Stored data
=== Section Start ===

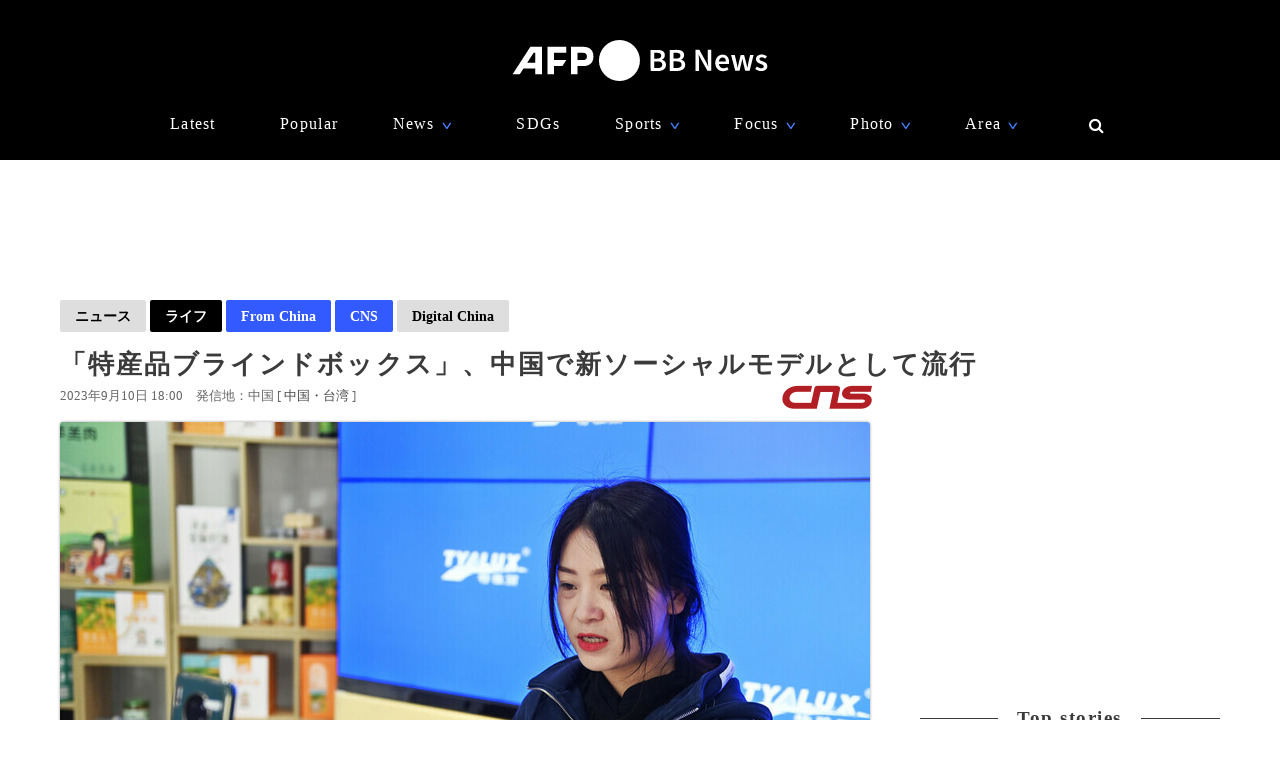

--- FILE ---
content_type: text/html; charset=utf-8
request_url: https://www.google.com/recaptcha/api2/aframe
body_size: 270
content:
<!DOCTYPE HTML><html><head><meta http-equiv="content-type" content="text/html; charset=UTF-8"></head><body><script nonce="j97OqHHlQ8pnEPVEzCUPaQ">/** Anti-fraud and anti-abuse applications only. See google.com/recaptcha */ try{var clients={'sodar':'https://pagead2.googlesyndication.com/pagead/sodar?'};window.addEventListener("message",function(a){try{if(a.source===window.parent){var b=JSON.parse(a.data);var c=clients[b['id']];if(c){var d=document.createElement('img');d.src=c+b['params']+'&rc='+(localStorage.getItem("rc::a")?sessionStorage.getItem("rc::b"):"");window.document.body.appendChild(d);sessionStorage.setItem("rc::e",parseInt(sessionStorage.getItem("rc::e")||0)+1);localStorage.setItem("rc::h",'1769445603624');}}}catch(b){}});window.parent.postMessage("_grecaptcha_ready", "*");}catch(b){}</script></body></html>

--- FILE ---
content_type: application/javascript; charset=utf-8
request_url: https://fundingchoicesmessages.google.com/f/AGSKWxVNOdKsUvqGqhp3BSPS-M_JL1suK_S8-YOVBYNFyL_nne_fFO_TqK-xfZ6_N6AJTcP9CpgBn8pIEFfmV3UZT5wqLpZSz0sdv5OR3r-1lZLjhqYKYXtJxehCDayMSbsYUNvdV5W4aSX0UftEirk0RmpndPC-VHhByM7LOrvx6-E2N5HRlOxzhEDkwfcn/__160_600./public/ads_/ExternalAdNetworkViewlogLogServlet?_ad_choices_/ads/community?
body_size: -1290
content:
window['48895321-639a-4c88-9fc5-a7db8ccc209c'] = true;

=== Section End ===

§ Directions for this task: Your copy must reproduce the entries above in full, without their pictures.

§ Exercise solution:
--- FILE ---
content_type: text/html; charset=utf-8
request_url: https://www.google.com/recaptcha/api2/aframe
body_size: 270
content:
<!DOCTYPE HTML><html><head><meta http-equiv="content-type" content="text/html; charset=UTF-8"></head><body><script nonce="j97OqHHlQ8pnEPVEzCUPaQ">/** Anti-fraud and anti-abuse applications only. See google.com/recaptcha */ try{var clients={'sodar':'https://pagead2.googlesyndication.com/pagead/sodar?'};window.addEventListener("message",function(a){try{if(a.source===window.parent){var b=JSON.parse(a.data);var c=clients[b['id']];if(c){var d=document.createElement('img');d.src=c+b['params']+'&rc='+(localStorage.getItem("rc::a")?sessionStorage.getItem("rc::b"):"");window.document.body.appendChild(d);sessionStorage.setItem("rc::e",parseInt(sessionStorage.getItem("rc::e")||0)+1);localStorage.setItem("rc::h",'1769445603624');}}}catch(b){}});window.parent.postMessage("_grecaptcha_ready", "*");}catch(b){}</script></body></html>

--- FILE ---
content_type: application/javascript; charset=utf-8
request_url: https://fundingchoicesmessages.google.com/f/AGSKWxVNOdKsUvqGqhp3BSPS-M_JL1suK_S8-YOVBYNFyL_nne_fFO_TqK-xfZ6_N6AJTcP9CpgBn8pIEFfmV3UZT5wqLpZSz0sdv5OR3r-1lZLjhqYKYXtJxehCDayMSbsYUNvdV5W4aSX0UftEirk0RmpndPC-VHhByM7LOrvx6-E2N5HRlOxzhEDkwfcn/__160_600./public/ads_/ExternalAdNetworkViewlogLogServlet?_ad_choices_/ads/community?
body_size: -1290
content:
window['48895321-639a-4c88-9fc5-a7db8ccc209c'] = true;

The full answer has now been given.